Step 1: Make Some Non-Player Characters (NPCs)
Use your game world to help you come up with a bunch of nifty NPCs. If your game uses random generation for character creation, then use that – roll lots of numbers and see what sort of characters emerge. If your world has lots of interesting in-game groups, then come up with some representatives of those groups.
Tip 1: Create NPCs in clumps or groups
Make about 3 to 7 NPCs at a time who are all related to each other in one way or another: they work together, they’re kin to each other, they’re all part of the same group, team, or organization, etc. Many games provide a clear way to do this. In “Werewolf: the Apocalypse” you’d create one pack of werewolves at a time. In “HackMaster” you could create one adventuring company at a time, or one temple of priests to a certain god, etc. Give each NPC a clear personality and one or two goals to accomplish or projects to work on. Also give group goals to each group.
Tip 2: Keep things simple
You don’t have to go into huge detail on this unless you have lots of spare time & energy. One-line goals and brief personality descriptions are fine for now; you can even use a tarot card or three to figure out what each character is like, particularly if you’re running low on ideas. Later, when you figure out which NPCs are likely to play the biggest roles in your game, you can flesh them out.

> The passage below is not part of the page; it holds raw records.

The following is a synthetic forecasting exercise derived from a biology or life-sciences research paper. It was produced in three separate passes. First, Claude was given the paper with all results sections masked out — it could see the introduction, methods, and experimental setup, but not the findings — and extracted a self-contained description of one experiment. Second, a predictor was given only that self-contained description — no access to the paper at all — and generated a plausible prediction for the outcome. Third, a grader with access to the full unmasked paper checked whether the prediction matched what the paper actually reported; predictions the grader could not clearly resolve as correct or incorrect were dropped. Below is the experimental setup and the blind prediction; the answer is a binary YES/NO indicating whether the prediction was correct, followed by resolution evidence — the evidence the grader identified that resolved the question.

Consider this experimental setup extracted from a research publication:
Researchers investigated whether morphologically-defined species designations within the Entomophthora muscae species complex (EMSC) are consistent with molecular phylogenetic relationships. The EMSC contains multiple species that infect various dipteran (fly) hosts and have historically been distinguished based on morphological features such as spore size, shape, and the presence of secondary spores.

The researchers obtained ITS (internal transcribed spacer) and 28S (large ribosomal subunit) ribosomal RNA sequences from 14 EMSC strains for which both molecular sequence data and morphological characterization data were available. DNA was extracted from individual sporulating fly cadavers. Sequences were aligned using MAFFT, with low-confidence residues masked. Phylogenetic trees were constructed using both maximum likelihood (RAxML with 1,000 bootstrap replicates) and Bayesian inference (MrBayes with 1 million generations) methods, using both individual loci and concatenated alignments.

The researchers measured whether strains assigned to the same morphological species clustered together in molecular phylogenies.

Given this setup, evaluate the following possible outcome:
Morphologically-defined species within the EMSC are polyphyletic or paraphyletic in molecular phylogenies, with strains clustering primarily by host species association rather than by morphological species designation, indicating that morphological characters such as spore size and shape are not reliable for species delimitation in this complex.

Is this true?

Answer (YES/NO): NO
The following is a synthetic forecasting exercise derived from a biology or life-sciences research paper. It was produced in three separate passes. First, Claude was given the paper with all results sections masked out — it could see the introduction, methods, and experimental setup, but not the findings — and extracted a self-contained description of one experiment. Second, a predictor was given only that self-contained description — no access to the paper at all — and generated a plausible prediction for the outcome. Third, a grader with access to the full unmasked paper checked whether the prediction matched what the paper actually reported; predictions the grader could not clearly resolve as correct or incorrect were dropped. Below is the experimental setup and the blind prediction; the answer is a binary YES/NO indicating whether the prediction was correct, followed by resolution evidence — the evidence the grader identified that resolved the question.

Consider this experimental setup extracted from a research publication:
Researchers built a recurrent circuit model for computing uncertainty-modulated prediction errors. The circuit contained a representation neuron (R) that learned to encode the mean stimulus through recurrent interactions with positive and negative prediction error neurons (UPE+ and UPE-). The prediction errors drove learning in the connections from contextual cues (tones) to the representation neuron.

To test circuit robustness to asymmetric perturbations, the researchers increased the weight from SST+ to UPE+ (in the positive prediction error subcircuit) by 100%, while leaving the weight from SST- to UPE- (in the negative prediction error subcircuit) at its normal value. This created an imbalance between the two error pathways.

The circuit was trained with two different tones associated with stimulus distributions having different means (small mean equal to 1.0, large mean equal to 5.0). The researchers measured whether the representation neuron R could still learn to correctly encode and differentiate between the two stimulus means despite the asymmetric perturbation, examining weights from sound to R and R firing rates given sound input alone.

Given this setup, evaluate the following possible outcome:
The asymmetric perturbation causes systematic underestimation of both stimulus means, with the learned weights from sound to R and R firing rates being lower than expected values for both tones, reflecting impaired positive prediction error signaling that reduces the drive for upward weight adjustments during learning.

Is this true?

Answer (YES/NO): YES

Step 2: Delineate Group Relationships
As you create these NPCs, ask yourself how they feel about working with each other. If you’ve given each NPC a clear personality and specific goals this should be pretty easy. Remember to play with group dynamics as a whole, not just one-on-one relationships. Who squabbles? Who’s fanatically loyal? Who follows whom with blind devotion? Which followers fight each other madly for their leader’s approval? Who back-stabs at every opportunity in order to get ahead? Who has ambition that can’t be fulfilled by his group’s goals? Who tries to keep things “just professional”? Who wants revenge for some past hurt? Who tries to protect his co-workers or friends?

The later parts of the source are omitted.